■ **TASK TO COMPLETE**
What is needed is an exact reproduction of the listing, without its pictures.

--- DATA SHOWN ---

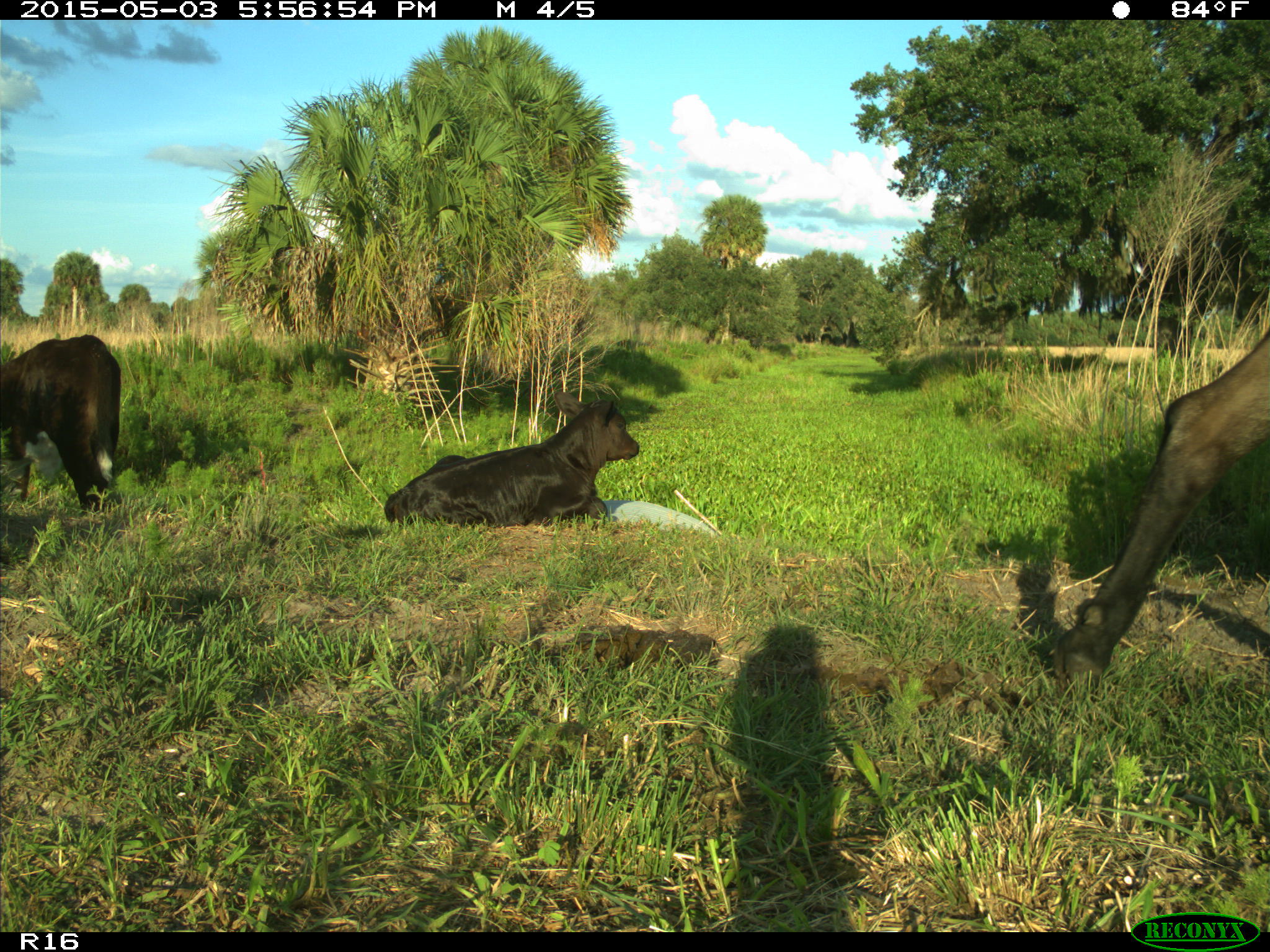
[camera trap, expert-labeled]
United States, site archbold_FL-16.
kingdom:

---

■ **ANSWER BOX**
[camera trap, expert-labeled]
United States, site archbold_FL-16.
kingdom:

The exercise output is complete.